▸ PROMPT A:
Answer these questions using the passage on Canada's stock option proposals:
(i) In which year's federal budget were the stock option changes first introduced?
(ii) Non-CCPCs with annual gross revenue up to what amount are exempt from the annual limit?
(iii) Which paragraph of the Income Tax Act provides the employee stock option deduction?

▸ DOCUMENT PASSAGE:
===

Canada reintroduces stock option proposals

Executive summary

Canada’s Fall Economic Statement reintroduces changes to the taxation of employee stock options first introduced in the 2019 federal budget. The changes introduce a CA$200,0001 annual limit on employee stock options that may qualify for preferential tax treatment. This limit will not apply to stock options granted by Canadian-controlled private corporations (CCPCs) or non-CCPCs with annual gross revenue of $500 million or less. In general, gross revenue is the revenue reported in an employer’s most recent annual financial statements (or, in the case of a corporate group, the ultimate parent’s consolidated financial statements) prepared in accordance with generally accepted accounting principles.

The changes are prospective and will apply to stock options granted after 1 July 2021.

Detailed discussion

Employee stock options

The updated proposals on the tax treatment of employee stock options introduce a $200,000 annual limit on employee stock options that may benefit from the tax-preferred treatment under the current employee stock option rules. The changes are intended to restrict the preferential tax treatment of stock options for employees of large, long-established, mature companies, while continuing to provide full tax benefits for persons employed by CCPCs and small non-CCPCs. The proposed changes were first announced in the 2019 federal budget and scheduled to come into force on 1 January 2020, but were postponed.

The updated proposals will apply to employee stock options granted on or after 1 July 2021 (other than qualifying options granted after June 2021 that replace options granted before July 2021).

Annual limit

A $200,000 annual limit will apply to an employee on the amount of employee stock options that vest (i.e., become exercisable) in a calendar year and continue to qualify for the paragraph 110(1)(d) employee stock option deduction under the Income Tax Act (the limit is based on the fair market value of the underlying shares at the time the options were granted).

Rules are also provided to ensure the limit applies to all stock option agreements an employee has with an employer and the corporations that do not deal at arm’s length with the employer, to determine the order in which stock options will qualify for the paragraph 110(1)(d) deduction when the $200,000 limit is exceeded, as well as the vesting year when it is not clear in which year the options vest.

===

[Excerpts of spatial question data]
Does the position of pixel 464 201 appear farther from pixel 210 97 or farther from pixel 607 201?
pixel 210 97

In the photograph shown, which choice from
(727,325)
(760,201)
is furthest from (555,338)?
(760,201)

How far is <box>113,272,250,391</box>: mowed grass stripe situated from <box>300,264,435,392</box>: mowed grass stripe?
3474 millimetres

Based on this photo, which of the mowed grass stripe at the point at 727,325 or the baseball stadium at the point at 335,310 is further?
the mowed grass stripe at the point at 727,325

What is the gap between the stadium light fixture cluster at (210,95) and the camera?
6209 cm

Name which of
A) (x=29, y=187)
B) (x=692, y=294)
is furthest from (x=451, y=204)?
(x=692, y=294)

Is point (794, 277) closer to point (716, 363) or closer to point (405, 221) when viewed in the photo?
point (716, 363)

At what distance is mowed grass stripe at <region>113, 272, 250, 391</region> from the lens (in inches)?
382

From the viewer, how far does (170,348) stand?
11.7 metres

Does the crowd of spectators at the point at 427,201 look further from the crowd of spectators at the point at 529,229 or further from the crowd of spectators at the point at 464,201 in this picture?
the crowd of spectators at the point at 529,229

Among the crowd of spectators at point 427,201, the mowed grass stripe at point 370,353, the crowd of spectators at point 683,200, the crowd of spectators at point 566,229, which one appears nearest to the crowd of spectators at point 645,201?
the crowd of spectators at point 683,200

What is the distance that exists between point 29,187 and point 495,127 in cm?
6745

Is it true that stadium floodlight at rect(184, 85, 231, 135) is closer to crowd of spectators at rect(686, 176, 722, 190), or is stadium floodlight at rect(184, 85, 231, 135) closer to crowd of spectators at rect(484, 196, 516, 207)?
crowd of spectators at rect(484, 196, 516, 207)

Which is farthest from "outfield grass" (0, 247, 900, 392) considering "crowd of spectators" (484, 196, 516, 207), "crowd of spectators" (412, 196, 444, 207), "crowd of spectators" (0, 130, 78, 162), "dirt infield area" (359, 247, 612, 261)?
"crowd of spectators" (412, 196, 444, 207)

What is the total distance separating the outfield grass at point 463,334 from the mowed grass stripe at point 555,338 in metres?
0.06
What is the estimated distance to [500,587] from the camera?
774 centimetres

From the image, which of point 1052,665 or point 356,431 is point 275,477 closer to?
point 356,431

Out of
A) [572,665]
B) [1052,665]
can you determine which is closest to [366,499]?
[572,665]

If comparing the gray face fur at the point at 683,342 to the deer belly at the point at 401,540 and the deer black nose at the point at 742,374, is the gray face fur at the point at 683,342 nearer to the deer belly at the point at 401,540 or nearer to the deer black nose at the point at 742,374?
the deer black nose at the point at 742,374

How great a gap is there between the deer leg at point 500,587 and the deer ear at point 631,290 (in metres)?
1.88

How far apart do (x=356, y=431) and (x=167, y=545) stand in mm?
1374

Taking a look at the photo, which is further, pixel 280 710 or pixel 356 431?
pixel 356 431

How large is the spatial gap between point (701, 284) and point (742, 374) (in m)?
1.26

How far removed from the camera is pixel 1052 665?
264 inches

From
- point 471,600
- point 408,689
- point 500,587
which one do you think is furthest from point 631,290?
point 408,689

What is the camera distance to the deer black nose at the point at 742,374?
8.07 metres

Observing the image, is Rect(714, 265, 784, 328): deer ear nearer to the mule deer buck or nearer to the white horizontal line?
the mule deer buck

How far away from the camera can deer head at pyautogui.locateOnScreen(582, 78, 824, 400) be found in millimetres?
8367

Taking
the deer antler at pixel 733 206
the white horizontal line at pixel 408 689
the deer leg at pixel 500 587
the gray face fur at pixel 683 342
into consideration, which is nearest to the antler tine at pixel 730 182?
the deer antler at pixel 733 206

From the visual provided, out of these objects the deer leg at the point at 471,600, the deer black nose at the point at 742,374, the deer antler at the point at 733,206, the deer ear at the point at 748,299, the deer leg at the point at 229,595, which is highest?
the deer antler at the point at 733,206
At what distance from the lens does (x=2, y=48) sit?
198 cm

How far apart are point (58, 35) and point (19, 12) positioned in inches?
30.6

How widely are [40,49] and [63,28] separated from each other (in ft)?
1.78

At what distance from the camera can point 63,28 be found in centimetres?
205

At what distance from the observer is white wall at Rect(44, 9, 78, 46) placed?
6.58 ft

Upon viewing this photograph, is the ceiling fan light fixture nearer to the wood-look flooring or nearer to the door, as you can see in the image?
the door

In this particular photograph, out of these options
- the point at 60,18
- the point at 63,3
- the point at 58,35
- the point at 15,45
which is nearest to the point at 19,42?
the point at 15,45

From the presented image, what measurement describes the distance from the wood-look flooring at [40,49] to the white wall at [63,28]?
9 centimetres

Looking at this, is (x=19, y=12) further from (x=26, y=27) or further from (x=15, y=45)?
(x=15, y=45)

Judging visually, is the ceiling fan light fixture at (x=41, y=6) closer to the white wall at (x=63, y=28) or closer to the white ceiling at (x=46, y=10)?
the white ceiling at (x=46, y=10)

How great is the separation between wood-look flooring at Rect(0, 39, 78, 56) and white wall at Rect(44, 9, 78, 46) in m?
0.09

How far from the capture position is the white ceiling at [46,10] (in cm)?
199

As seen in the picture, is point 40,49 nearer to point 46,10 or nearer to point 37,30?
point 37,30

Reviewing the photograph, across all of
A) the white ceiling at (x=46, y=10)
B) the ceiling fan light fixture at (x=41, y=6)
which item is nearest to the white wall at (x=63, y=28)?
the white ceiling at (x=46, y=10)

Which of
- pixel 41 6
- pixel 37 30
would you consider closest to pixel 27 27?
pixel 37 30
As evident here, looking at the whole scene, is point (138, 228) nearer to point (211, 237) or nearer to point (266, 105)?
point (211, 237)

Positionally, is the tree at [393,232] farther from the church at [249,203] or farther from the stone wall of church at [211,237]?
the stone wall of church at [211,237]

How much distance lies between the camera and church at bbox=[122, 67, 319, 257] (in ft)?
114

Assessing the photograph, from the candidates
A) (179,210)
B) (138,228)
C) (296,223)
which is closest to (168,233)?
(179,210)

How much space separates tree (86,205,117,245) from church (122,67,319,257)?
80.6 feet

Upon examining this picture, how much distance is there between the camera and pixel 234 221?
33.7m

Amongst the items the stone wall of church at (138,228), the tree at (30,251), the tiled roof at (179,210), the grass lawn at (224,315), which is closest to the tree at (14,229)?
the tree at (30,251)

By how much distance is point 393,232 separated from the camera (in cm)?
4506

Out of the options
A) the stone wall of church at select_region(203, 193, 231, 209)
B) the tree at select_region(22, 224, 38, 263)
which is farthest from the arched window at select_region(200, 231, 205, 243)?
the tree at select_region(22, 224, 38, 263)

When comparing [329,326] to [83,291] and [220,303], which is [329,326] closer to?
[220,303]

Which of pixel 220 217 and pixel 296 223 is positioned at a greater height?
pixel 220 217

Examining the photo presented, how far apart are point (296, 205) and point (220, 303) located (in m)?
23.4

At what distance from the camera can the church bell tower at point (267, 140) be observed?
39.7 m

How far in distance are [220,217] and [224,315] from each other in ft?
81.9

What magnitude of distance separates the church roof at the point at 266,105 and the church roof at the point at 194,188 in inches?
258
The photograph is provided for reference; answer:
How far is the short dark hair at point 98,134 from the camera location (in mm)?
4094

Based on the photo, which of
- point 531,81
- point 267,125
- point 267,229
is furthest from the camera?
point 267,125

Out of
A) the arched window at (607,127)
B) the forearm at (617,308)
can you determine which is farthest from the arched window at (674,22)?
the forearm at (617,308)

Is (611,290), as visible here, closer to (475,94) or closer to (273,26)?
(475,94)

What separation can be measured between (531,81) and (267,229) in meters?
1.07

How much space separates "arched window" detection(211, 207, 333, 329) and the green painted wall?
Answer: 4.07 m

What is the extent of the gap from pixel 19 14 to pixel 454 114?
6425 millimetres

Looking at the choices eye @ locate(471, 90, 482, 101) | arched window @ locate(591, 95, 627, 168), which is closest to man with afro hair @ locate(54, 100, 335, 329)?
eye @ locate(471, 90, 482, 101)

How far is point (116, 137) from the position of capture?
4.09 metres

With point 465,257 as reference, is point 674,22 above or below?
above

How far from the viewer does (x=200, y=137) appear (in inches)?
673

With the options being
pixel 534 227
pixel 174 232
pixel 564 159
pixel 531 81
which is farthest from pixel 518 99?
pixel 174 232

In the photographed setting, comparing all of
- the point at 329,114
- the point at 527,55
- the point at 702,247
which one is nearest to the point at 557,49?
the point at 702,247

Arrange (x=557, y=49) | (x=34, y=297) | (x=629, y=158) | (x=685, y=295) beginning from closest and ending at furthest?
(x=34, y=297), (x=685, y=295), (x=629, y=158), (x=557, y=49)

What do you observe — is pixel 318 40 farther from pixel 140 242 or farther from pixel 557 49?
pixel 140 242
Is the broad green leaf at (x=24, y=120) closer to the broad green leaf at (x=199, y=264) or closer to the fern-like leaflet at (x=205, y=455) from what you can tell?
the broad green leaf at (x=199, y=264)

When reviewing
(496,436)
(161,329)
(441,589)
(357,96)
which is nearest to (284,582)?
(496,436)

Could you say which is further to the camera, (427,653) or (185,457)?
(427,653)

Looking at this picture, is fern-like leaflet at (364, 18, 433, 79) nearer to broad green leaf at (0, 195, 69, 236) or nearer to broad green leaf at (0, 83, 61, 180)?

===

▸ PROMPT B:
From the entries, duplicate every line between the line holding "Based on the photo, which of" and the line holding "Answer: 4.07 m", inclusive.

▸ TASK SOLUTION A:
(i) 2019
(ii) $500 million
(iii) Paragraph 110(1)(d)

▸ TASK SOLUTION B:
Based on the photo, which of
- point 531,81
- point 267,125
- point 267,229
is furthest from the camera?
point 267,125

Out of
A) the arched window at (607,127)
B) the forearm at (617,308)
can you determine which is farthest from the arched window at (674,22)?
the forearm at (617,308)

Is (611,290), as visible here, closer to (475,94) or closer to (273,26)?
(475,94)

What separation can be measured between (531,81) and (267,229) in meters?
1.07

How much space separates "arched window" detection(211, 207, 333, 329) and the green painted wall?
Answer: 4.07 m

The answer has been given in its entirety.